* [Work instruction]: Repeat each entry word for word. Leave any images out of the copy.

* [Data shown]:
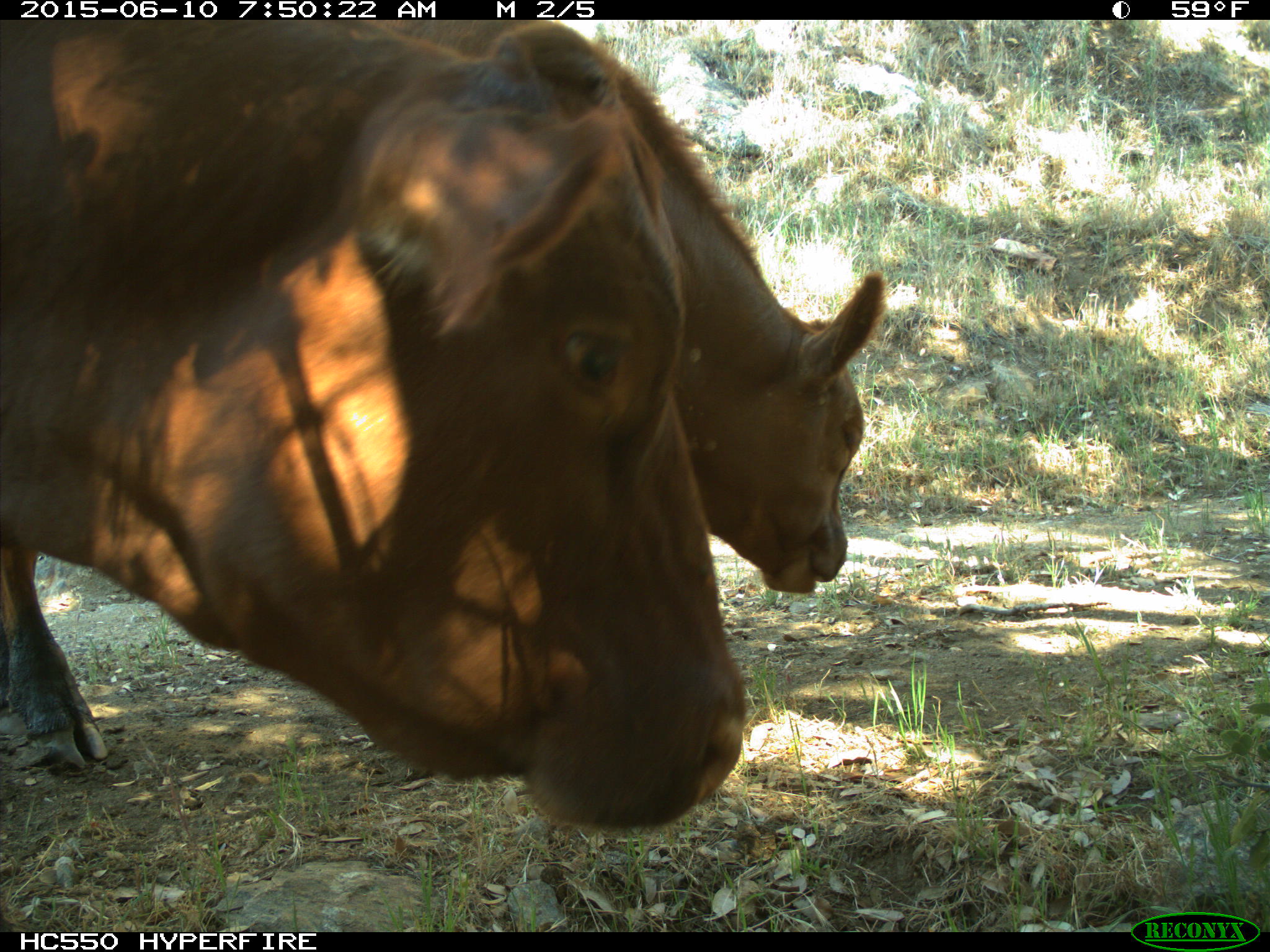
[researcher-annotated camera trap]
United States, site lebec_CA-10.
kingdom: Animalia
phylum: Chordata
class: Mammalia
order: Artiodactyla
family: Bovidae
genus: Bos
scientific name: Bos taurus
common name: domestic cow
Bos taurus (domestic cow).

* [Final answer]:
[researcher-annotated camera trap]
United States, site lebec_CA-10.
kingdom: Animalia
phylum: Chordata
class: Mammalia
order: Artiodactyla
family: Bovidae
genus: Bos
scientific name: Bos taurus
common name: domestic cow
Bos taurus (domestic cow).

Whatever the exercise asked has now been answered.